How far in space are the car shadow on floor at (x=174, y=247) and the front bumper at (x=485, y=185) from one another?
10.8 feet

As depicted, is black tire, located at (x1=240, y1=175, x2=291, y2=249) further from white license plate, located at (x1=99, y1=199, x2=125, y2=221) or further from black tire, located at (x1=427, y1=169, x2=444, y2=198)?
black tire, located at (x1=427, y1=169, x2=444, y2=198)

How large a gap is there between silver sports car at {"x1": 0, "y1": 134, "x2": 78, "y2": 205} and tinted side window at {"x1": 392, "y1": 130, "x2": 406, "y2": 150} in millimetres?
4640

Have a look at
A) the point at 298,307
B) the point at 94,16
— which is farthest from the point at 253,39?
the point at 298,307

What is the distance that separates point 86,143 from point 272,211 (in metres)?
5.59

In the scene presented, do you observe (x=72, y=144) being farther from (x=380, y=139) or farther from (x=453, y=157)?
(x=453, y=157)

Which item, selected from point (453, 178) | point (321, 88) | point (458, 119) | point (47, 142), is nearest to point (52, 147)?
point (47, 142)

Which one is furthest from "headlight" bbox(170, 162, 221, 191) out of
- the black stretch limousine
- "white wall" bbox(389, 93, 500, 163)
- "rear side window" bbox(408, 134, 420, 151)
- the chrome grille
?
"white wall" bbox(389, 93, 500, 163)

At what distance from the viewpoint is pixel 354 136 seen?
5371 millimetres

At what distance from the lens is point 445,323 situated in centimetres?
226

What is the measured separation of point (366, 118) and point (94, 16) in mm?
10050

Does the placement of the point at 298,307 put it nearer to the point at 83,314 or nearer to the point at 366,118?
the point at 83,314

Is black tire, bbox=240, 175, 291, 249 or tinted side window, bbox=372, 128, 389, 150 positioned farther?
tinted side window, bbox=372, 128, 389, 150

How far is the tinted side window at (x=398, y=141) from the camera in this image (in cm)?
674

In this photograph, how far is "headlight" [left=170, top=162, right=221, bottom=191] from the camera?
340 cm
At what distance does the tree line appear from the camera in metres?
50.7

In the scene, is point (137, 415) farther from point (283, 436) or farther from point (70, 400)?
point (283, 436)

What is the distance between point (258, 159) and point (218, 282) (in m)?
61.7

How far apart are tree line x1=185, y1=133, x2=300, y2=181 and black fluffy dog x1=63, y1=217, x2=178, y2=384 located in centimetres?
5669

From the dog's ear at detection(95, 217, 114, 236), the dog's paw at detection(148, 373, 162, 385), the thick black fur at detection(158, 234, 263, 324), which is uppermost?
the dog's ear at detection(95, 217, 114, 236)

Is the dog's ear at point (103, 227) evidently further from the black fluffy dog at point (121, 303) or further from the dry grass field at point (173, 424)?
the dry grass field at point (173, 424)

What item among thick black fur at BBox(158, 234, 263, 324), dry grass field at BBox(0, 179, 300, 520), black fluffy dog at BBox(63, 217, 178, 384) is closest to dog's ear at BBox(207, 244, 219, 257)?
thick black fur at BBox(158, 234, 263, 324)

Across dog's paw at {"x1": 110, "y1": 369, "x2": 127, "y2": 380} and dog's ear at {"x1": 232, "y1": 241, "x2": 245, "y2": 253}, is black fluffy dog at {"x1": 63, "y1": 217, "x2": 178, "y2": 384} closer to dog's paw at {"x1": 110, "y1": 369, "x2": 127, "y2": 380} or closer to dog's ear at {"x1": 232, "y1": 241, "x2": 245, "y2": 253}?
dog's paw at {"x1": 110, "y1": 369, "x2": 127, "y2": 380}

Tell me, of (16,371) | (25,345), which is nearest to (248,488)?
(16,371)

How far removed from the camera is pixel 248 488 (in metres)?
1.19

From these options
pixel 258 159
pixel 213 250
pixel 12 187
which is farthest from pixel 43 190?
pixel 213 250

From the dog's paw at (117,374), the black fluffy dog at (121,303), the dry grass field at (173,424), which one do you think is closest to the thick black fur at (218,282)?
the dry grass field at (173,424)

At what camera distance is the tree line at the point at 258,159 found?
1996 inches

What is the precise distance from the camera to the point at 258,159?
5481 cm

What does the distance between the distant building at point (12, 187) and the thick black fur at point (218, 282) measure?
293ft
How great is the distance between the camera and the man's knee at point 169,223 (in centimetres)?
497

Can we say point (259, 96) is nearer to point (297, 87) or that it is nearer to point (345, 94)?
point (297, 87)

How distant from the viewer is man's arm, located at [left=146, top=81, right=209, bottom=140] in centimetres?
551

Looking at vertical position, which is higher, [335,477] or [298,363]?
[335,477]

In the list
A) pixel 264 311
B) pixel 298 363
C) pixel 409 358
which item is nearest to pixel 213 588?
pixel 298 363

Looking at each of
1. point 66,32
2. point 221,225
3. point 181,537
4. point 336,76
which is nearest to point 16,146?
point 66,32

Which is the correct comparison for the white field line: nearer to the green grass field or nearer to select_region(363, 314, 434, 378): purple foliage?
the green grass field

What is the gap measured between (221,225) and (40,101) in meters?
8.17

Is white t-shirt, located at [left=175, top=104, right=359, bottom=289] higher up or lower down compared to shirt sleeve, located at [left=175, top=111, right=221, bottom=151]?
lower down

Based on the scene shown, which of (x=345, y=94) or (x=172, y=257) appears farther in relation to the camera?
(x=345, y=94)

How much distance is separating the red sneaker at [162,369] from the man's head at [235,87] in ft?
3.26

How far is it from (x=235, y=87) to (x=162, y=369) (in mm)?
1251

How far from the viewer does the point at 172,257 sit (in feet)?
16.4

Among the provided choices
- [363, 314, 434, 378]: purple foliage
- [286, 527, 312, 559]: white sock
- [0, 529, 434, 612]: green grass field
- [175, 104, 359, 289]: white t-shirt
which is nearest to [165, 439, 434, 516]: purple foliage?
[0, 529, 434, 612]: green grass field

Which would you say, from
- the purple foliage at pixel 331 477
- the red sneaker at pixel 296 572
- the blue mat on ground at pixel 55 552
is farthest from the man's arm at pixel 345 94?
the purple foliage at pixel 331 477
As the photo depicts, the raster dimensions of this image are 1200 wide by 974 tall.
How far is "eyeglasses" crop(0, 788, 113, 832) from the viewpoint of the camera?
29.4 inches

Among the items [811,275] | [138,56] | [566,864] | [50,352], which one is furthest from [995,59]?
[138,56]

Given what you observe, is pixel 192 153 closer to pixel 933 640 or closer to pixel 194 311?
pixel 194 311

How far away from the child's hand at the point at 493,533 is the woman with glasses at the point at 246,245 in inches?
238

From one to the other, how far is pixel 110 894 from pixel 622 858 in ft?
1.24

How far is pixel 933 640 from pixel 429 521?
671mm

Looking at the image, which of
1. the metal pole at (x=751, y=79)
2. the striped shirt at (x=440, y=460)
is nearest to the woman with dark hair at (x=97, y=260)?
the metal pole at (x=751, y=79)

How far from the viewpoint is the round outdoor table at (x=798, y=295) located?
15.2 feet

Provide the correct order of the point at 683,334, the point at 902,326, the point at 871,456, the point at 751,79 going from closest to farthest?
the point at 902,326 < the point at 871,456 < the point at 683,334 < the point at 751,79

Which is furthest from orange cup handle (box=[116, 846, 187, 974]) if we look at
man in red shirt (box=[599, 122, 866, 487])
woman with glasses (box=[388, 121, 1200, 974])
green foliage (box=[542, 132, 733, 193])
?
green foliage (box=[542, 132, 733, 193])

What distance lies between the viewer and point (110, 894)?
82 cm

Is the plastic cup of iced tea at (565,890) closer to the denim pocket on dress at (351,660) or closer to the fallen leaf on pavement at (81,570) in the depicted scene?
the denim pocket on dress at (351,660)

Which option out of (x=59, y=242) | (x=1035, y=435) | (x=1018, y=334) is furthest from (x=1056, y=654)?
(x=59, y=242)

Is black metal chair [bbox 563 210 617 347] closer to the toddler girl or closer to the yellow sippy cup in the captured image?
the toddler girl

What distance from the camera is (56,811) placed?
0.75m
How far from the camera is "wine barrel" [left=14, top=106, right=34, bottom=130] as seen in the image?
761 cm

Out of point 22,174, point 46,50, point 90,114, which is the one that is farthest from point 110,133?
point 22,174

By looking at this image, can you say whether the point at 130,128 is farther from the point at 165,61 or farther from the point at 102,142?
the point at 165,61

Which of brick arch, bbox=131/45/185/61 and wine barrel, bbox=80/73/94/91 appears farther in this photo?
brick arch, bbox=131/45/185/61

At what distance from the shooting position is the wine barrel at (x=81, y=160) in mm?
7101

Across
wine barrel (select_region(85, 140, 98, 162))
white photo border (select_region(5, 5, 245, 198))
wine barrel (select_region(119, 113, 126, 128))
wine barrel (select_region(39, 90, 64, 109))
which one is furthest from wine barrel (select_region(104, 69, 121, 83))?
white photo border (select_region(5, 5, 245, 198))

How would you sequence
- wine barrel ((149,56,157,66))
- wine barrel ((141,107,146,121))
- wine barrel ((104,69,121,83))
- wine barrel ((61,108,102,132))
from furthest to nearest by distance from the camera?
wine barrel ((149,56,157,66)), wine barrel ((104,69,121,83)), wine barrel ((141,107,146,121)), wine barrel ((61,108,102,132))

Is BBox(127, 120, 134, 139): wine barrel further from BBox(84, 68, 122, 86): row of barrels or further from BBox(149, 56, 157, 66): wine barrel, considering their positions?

Exercise aim: Please retype, exactly as written, every line from the line containing "Is black metal" through the last line of the records above, including both of those lines, and nothing else.

Solution to this problem:
Is black metal chair [bbox 563 210 617 347] closer to the toddler girl or closer to the yellow sippy cup in the captured image?
the toddler girl

What distance from the camera is (56,811) placed?
0.75m
How far from the camera is "wine barrel" [left=14, top=106, right=34, bottom=130] as seen in the image?
761 cm

Out of point 22,174, point 46,50, point 90,114, which is the one that is farthest from point 110,133?
point 22,174

By looking at this image, can you say whether the point at 130,128 is farther from the point at 165,61 or farther from the point at 102,142?
the point at 165,61

Which of brick arch, bbox=131/45/185/61 and wine barrel, bbox=80/73/94/91 appears farther in this photo?
brick arch, bbox=131/45/185/61

At what distance from the shooting position is the wine barrel at (x=81, y=160) in mm?
7101

Across
wine barrel (select_region(85, 140, 98, 162))
white photo border (select_region(5, 5, 245, 198))
wine barrel (select_region(119, 113, 126, 128))
wine barrel (select_region(39, 90, 64, 109))
which one is furthest from wine barrel (select_region(104, 69, 121, 83))?
white photo border (select_region(5, 5, 245, 198))

How would you sequence
- wine barrel ((149,56,157,66))
- wine barrel ((141,107,146,121))
- wine barrel ((104,69,121,83))
- wine barrel ((61,108,102,132))
from furthest to nearest by distance from the camera?
wine barrel ((149,56,157,66)), wine barrel ((104,69,121,83)), wine barrel ((141,107,146,121)), wine barrel ((61,108,102,132))

Is BBox(127, 120, 134, 139): wine barrel further from BBox(84, 68, 122, 86): row of barrels or further from BBox(149, 56, 157, 66): wine barrel, considering their positions?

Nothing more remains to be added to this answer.